Every student is entitled to request a review of their grade if they feel that they have been wrongly assessed, or considers that an error or omission has occurred. In such a case, the student submits an objection to their grade to the Academic Committee, with a written request to the Secretary of the Department within seven days from the announcement of the results.

The Academic Committee decides on the objection and registers its decision in a relevant report, following the procedure below:

  1. In order to re-evaluate the written paper, the Academic Committee, in co-operation with the Head of Department, appoints a two-member committee of two other teachers of the same or related specialty, who re-examine the paper.
  2. The paper is submitted to the members of the two-member committee, with the student’s name and initial grade hidden from view.
  3. The grade of the two-member committee, which is the final for the written examination, is communicated to the Head of Department as soon as possible, who in turn sends it to the Academic Committee.
  4. The final grades to be validated/approved by the Academic Committee will be transferred to the student’s Certificate of Academic attainment (Transcript) in the Studies Office.
  5. The new grade is recorded in the Special and General Record Book as a separate entry. The same is done in the statement for grades, which are kept in the school file for five years.

Graduation of students from the School

A student graduates from the School when they have attained at least the base mark, which is the passing grade, in all courses in the field of study they have attended, and completes 240 ECTS. Finally, in order to obtain a degree a student must have fulfilled all their obligations towards the School.

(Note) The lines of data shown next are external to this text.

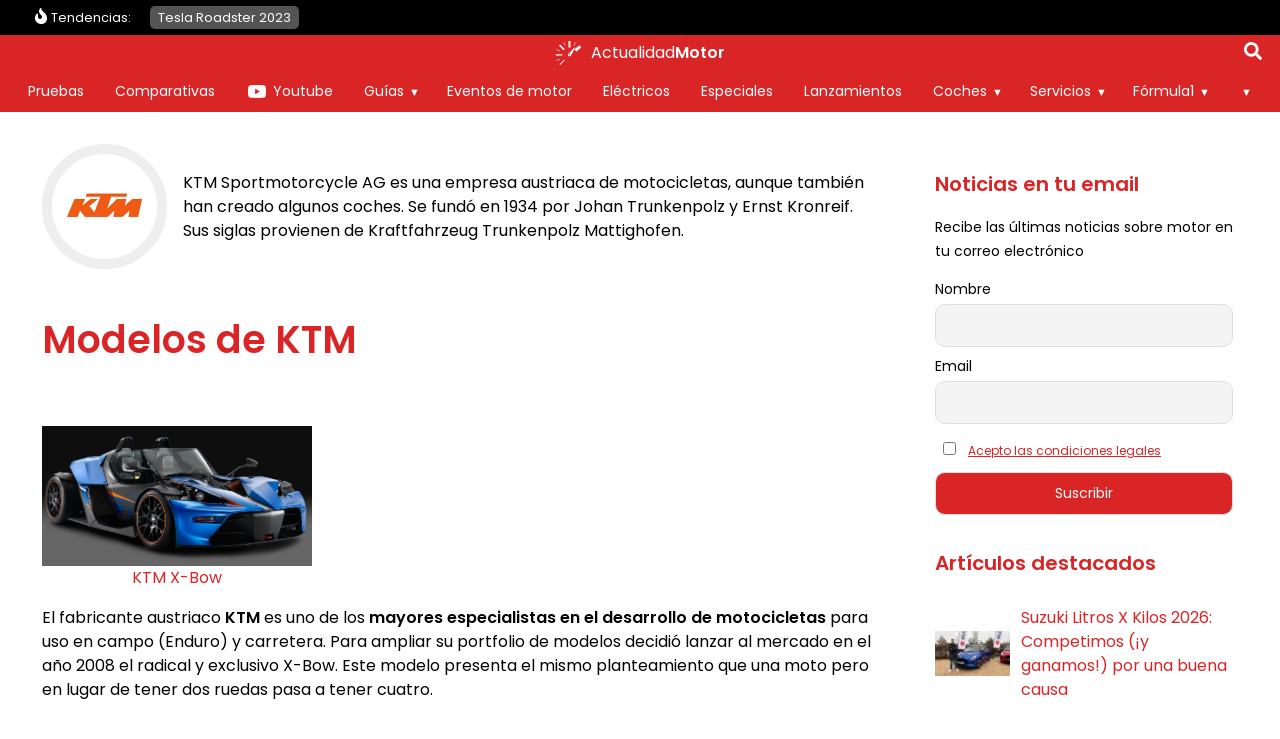

--- FILE ---
content_type: application/javascript; charset=utf-8
request_url: https://fundingchoicesmessages.google.com/f/AGSKWxUJjfhziWBtG9kakMTygopd516qvMGHDFsZDy7M2glCuPvQVrzNR7uCziNbnmRAOEimoWfGazeJbtlCCLqq9M-joUET4ZpgPpBtE5aB959R1d4wqnwe4dkd7Akg76PfWa2zVcBdhwQlIXdZ1kIRApG5jT_zzWtavQSGBPP3GAeBVCT64kIzpUeQBDe_/__ad_page_/adman-/forum/ads_/sponseredlinksros./adiro.
body_size: -1289
content:
window['b3883ede-0a48-4dc4-af55-0de8fdddb932'] = true;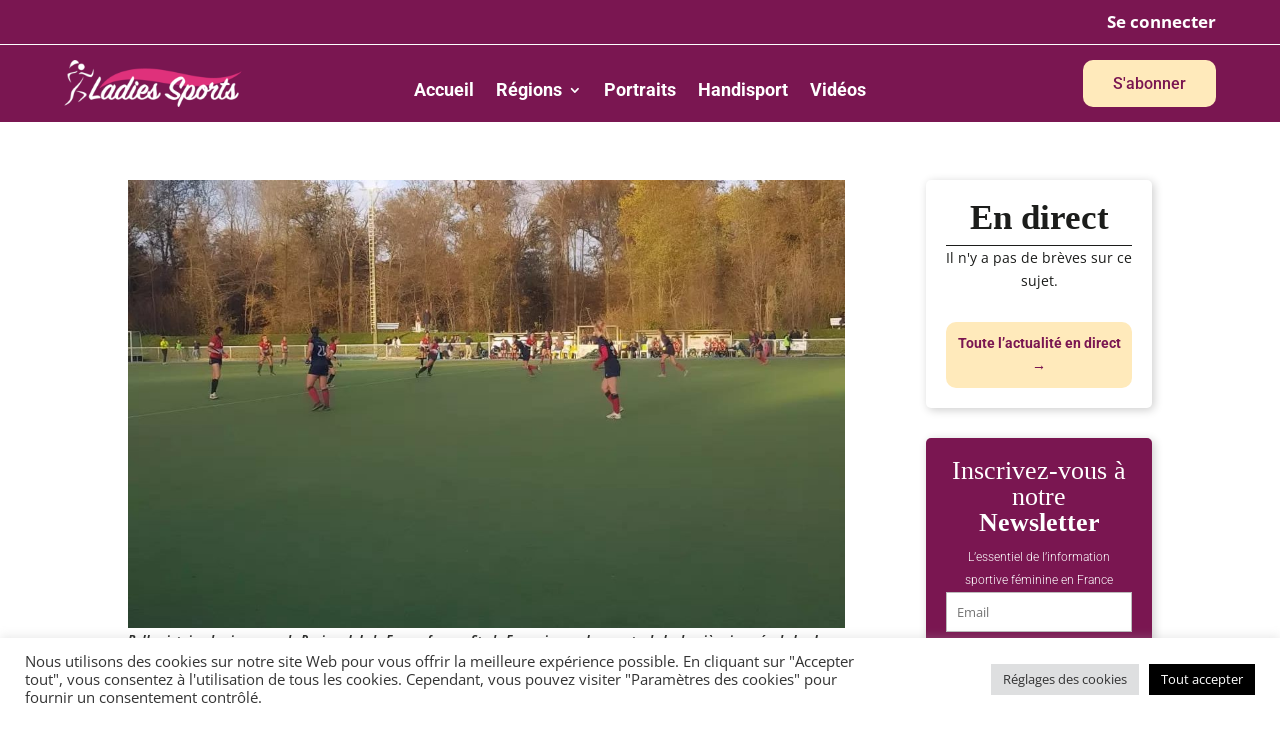

--- FILE ---
content_type: text/css
request_url: https://lsports.media/wp-content/et-cache/taxonomy/post_tag/485/et-divi-dynamic-tb-26-tb-34-late.css
body_size: 95
content:
@font-face{font-family:ETmodules;font-display:block;src:url(//lsports.media/wp-content/themes/Divi/core/admin/fonts/modules/social/modules.eot);src:url(//lsports.media/wp-content/themes/Divi/core/admin/fonts/modules/social/modules.eot?#iefix) format("embedded-opentype"),url(//lsports.media/wp-content/themes/Divi/core/admin/fonts/modules/social/modules.woff) format("woff"),url(//lsports.media/wp-content/themes/Divi/core/admin/fonts/modules/social/modules.ttf) format("truetype"),url(//lsports.media/wp-content/themes/Divi/core/admin/fonts/modules/social/modules.svg#ETmodules) format("svg");font-weight:400;font-style:normal}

Upon completion of their program of studies, C.C.T.S. provides students, free of charge, with an official copy of their Degree and an official copy of a Transcript containing the grades on all the courses that the student has attended, their relevant ECTS and their average grade.

The student also receives a copy of the Diploma Supplement in English, which includes all the necessary information to be used by the student for the recognition of his academic and professional qualifications in any European country. Specifically, the Diploma Supplement has been developed based on the templates of the European Union, the Council of Europe and UNESCO-CEPES and it includes basic information about the student, C.C.T.S., the type and level of the degree, detailed results per course (such as grade and allocated ECTS), the grading scale and the overall structure of the educational system of Cyprus.

C.C.T.S. has adopted the European Credit Transfer and Accumulation System to allocate the ECTS for each course in all of its programs. Therefore, the degrees issued by C.C.T.S. are aligned with the Bologna principles and facilitate their recognition and transfer at European level.